Ryzyko dla twórców i właścicieli treści
Mimo że technologia pozostaje w fazie testowej, jej potencjalne konsekwencje mogą wzbudzać niepokój wśród właścicieli praw autorskich. Inne czołowe modele AI, takie jak Claude 3.7 Sonnet od Anthropic czy GPT-4o od OpenAI, kładą większy nacisk na ochronę własności intelektualnej – odmawiając użytkownikom możliwości usuwania znaków wodnych. W przypadku Claude’a, usuwanie takich zabezpieczeń określane jest wręcz jako „nieetyczne i potencjalnie nielegalne”.
Prawne implikacje funkcji AI
Pod względem prawnym, usunięcie znaku wodnego bez zgody właściciela obrazu jest nielegalne na mocy prawa autorskiego w Stanach Zjednoczonych. W podobnych kwestiach sądy wielokrotnie opowiadały się po stronie twórców, podkreślając, że znak wodny służy ochronie interesów autora i wyeliminowanie go może być traktowane jako naruszenie prawa.
Oczekiwanie na reakcję Google
Jak dotąd Google nie udzieliło oficjalnego komentarza na temat odkrytych możliwości swojego modelu. Firma znana jest ze stosowania rygorystycznych polityk dotyczących sztucznej inteligencji, więc niewykluczone, że wkrótce wprowadzi dodatkowe zabezpieczenia i regulacje dla Gemini 2.0 Flash, aby uniemożliwić wykorzystywanie narzędzia do działań niezgodnych z prawem.

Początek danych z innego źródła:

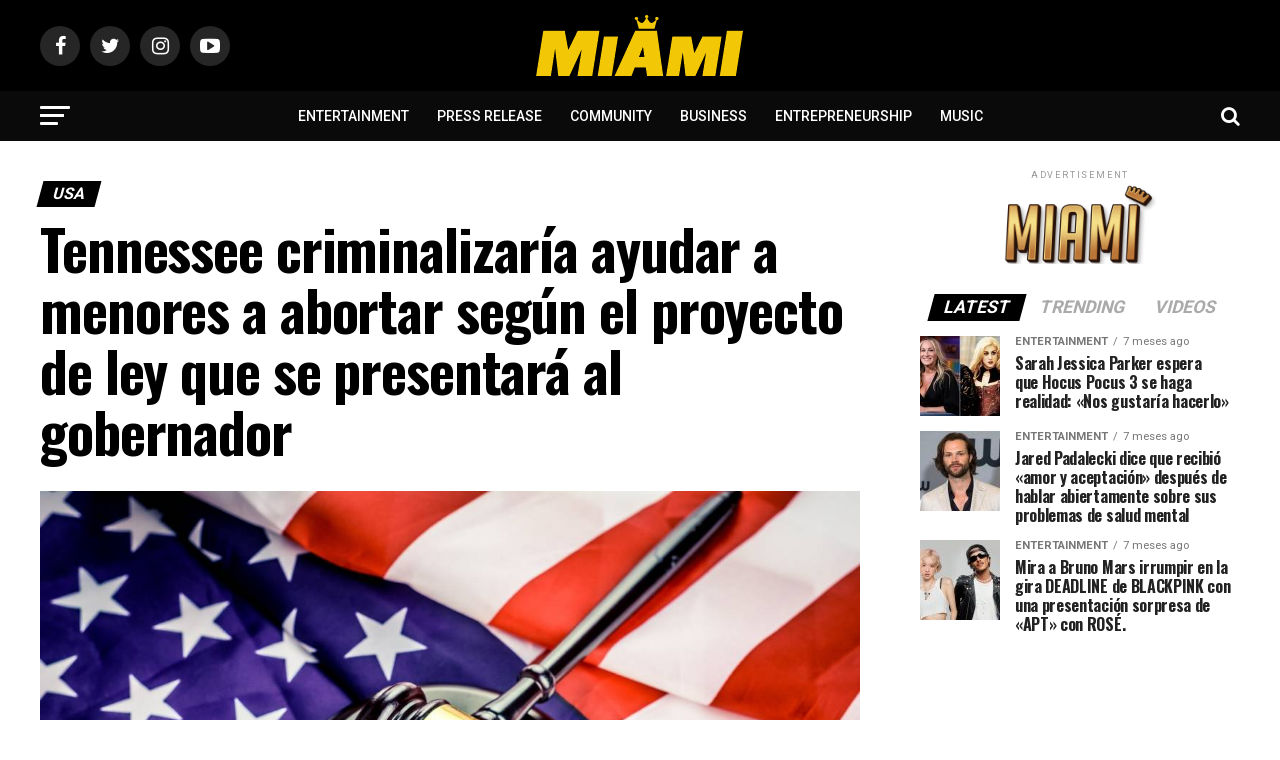

--- FILE ---
content_type: text/html; charset=utf-8
request_url: https://www.google.com/recaptcha/api2/aframe
body_size: 266
content:
<!DOCTYPE HTML><html><head><meta http-equiv="content-type" content="text/html; charset=UTF-8"></head><body><script nonce="EyVltsRFaeq1NKnIY9wzrg">/** Anti-fraud and anti-abuse applications only. See google.com/recaptcha */ try{var clients={'sodar':'https://pagead2.googlesyndication.com/pagead/sodar?'};window.addEventListener("message",function(a){try{if(a.source===window.parent){var b=JSON.parse(a.data);var c=clients[b['id']];if(c){var d=document.createElement('img');d.src=c+b['params']+'&rc='+(localStorage.getItem("rc::a")?sessionStorage.getItem("rc::b"):"");window.document.body.appendChild(d);sessionStorage.setItem("rc::e",parseInt(sessionStorage.getItem("rc::e")||0)+1);localStorage.setItem("rc::h",'1769701147334');}}}catch(b){}});window.parent.postMessage("_grecaptcha_ready", "*");}catch(b){}</script></body></html>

Rozwój sztucznej inteligencji otwiera przed użytkownikami nowe możliwości, jednocześnie tworząc wyzwania i zagrożenia dla twórców treści cyfrowych. Sprawa Gemini 2.0 Flash pokazuje, jak trudno jest kontrolować granicę między kreatywnym wykorzystaniem AI a potencjalnym łamaniem prawa. Niewątpliwie temat ten będzie jeszcze wielokrotnie podnoszony w debacie na temat etyki oraz regulacji dotyczących sztucznej inteligencji.